Bali memiliki banyak daya tarik wisata yang unik, namun belum semuanya mendapatkan perhatian yang layak dari wisatawan domestik maupun mancanegara. Melalui event-event seperti Bali Tourism Run, diharapkan destinasi-destinasi tersebut dapat lebih dikenal luas. Ini adalah strategi efektif untuk meningkatkan kunjungan dan penyebaran wisatawan ke seluruh pelosok Bali.

Pemerintah Provinsi Bali melihat bahwa pemilihan ajang lari sebagai sarana promosi pariwisata sangat relevan karena aktivitas sport tourism kini sedang digandrungi banyak kalangan. Trend ini memberikan peluang besar untuk menciptakan event pariwisata baru yang menarik minat berbagai segmen wisatawan. Kreativitas dalam menyelenggarakan acara menjadi kunci utama dalam strategi promosi ini.

Ketua Association of The Indonesian Tours and Travel Agencies (Asita) Bali, I Putu Winastra, menambahkan bahwa kegiatan pertama Bali Tourism Run ini diperkirakan menghasilkan perputaran uang antara Rp1,5 miliar hingga Rp2 miliar. Angka ini menunjukkan potensi ekonomi yang signifikan dari penyelenggaraan event sport tourism. Dampak positifnya tidak hanya dirasakan oleh penyelenggara, tetapi juga masyarakat sekitar.

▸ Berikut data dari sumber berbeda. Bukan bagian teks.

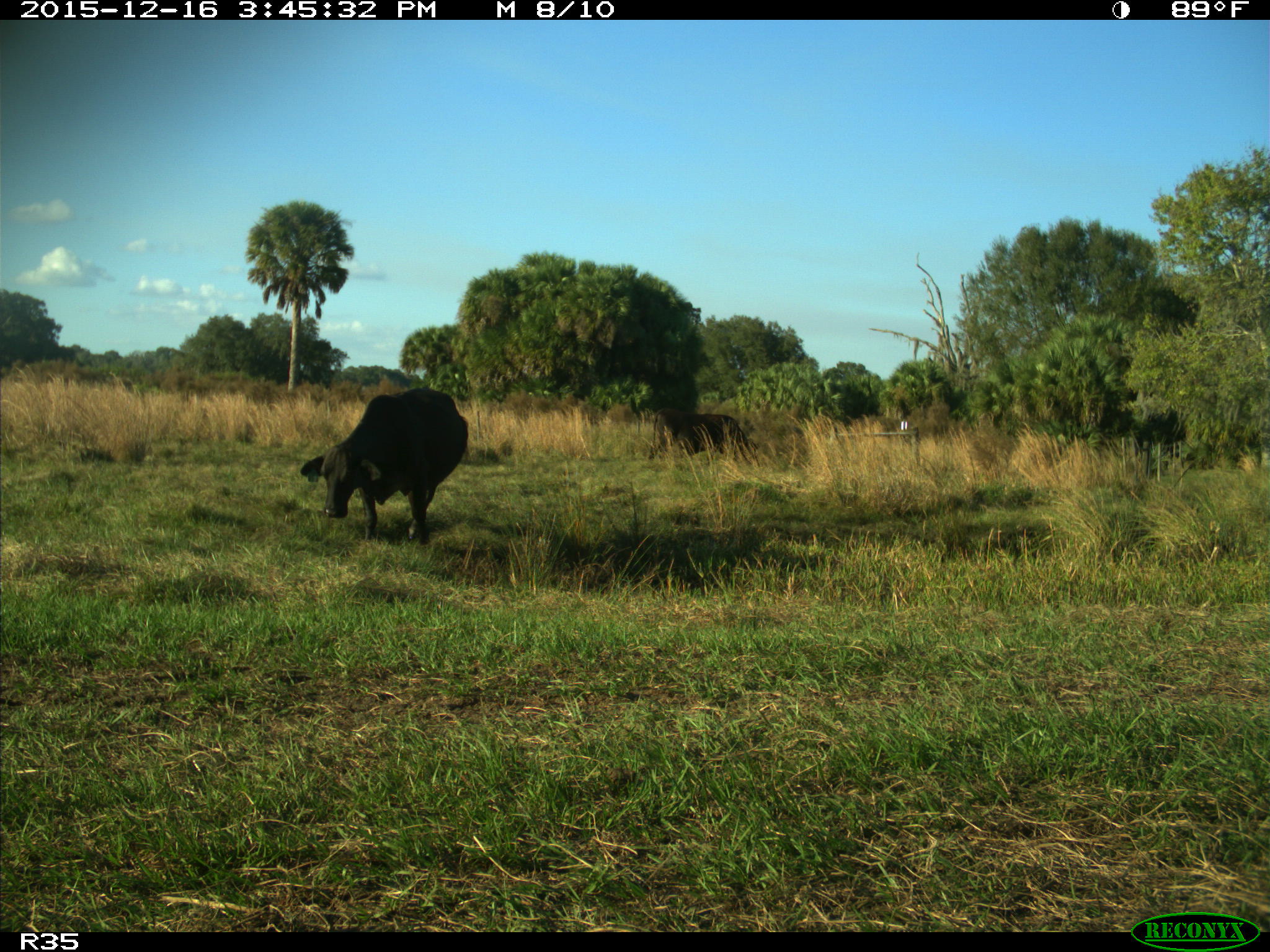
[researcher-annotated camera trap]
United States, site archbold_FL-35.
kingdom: Animalia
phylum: Chordata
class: Mammalia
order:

Selain perputaran uang, Bali Tourism Run juga menciptakan efek ganda bagi usaha-usaha lokal di sekitar Desa Jatiluwih. Penginapan dan berbagai usaha mikro, kecil, dan menengah (UMKM) milik warga setempat turut merasakan manfaat ekonomi. Hal ini sekaligus menunjukkan komitmen Bali dalam menjaga destinasi berpredikat warisan budaya UNESCO seperti Jatiluwih.

Winastra menegaskan bahwa kegiatan ini adalah bentuk komitmen untuk menjaga Bali sebagai destinasi kelas dunia yang menjunjung tinggi alam dan budaya berkelanjutan. Dengan menarik wisatawan yang cenderung tinggal lebih lama dan memiliki pengeluaran lebih tinggi, dampak ekonomi dari pariwisata dapat dirasakan secara luas oleh masyarakat. Pariwisata Bali tidak hanya mencari keuntungan ekonomi, tetapi juga harus terus menempatkan akar budaya dan lingkungan.